• [Data extract]:
BEGIN

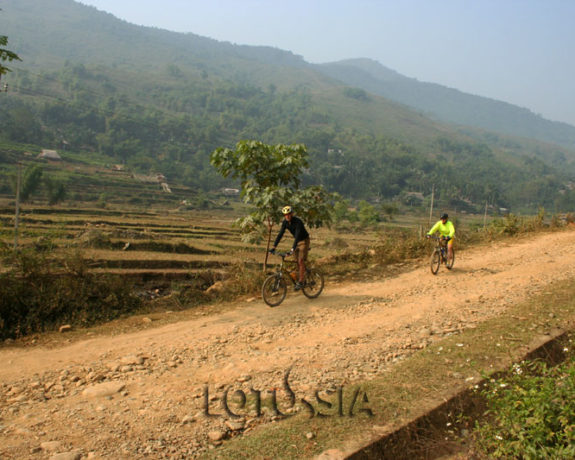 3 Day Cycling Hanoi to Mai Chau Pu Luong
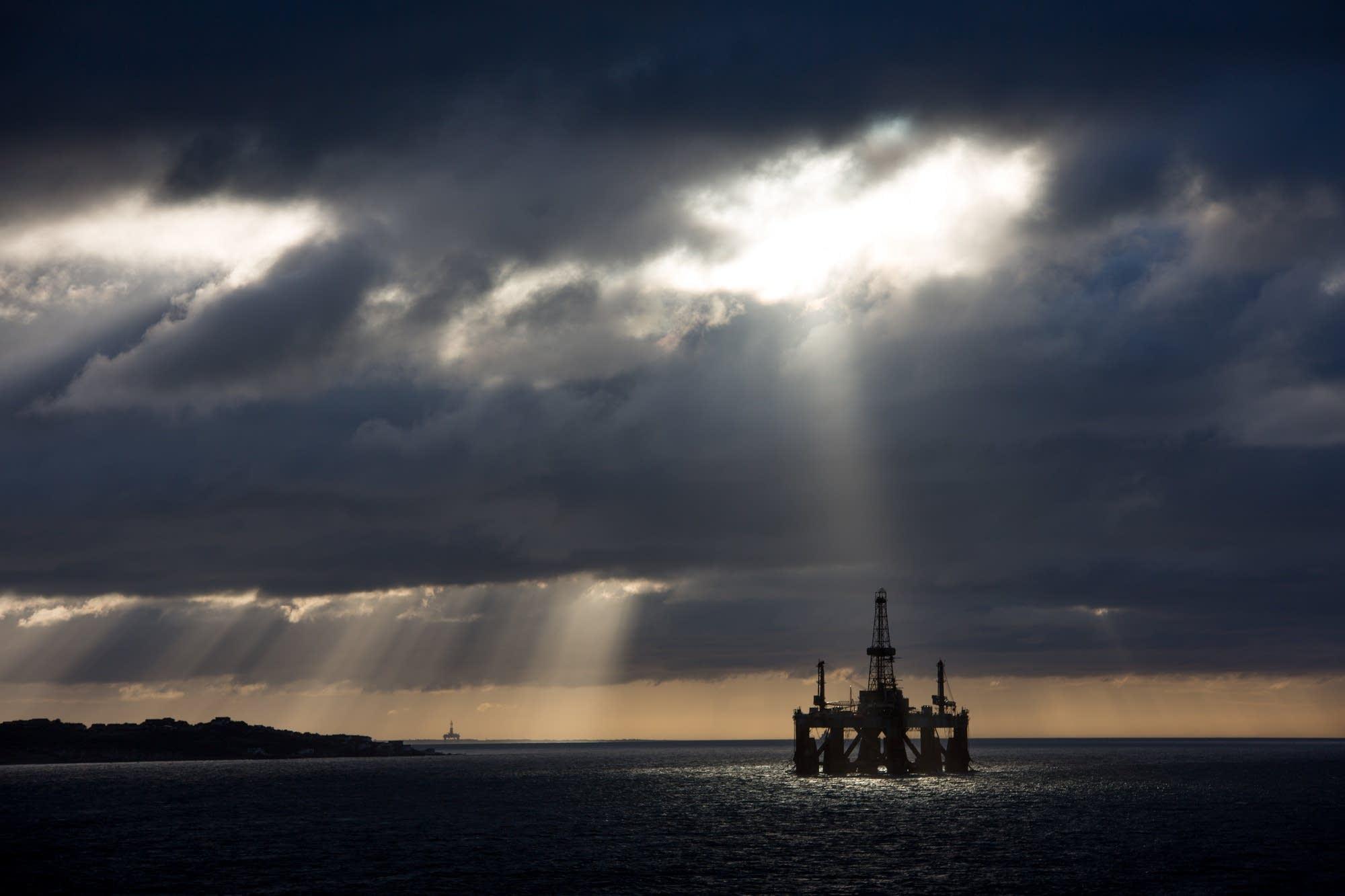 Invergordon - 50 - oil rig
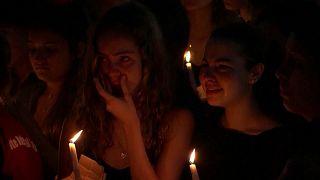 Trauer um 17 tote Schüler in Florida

END

In the reply, every line of the material above is to be reproduced verbatim, and the images are to be left out.

 3 Day Cycling Hanoi to Mai Chau Pu Luong
 Invergordon - 50 - oil rig
 Trauer um 17 tote Schüler in Florida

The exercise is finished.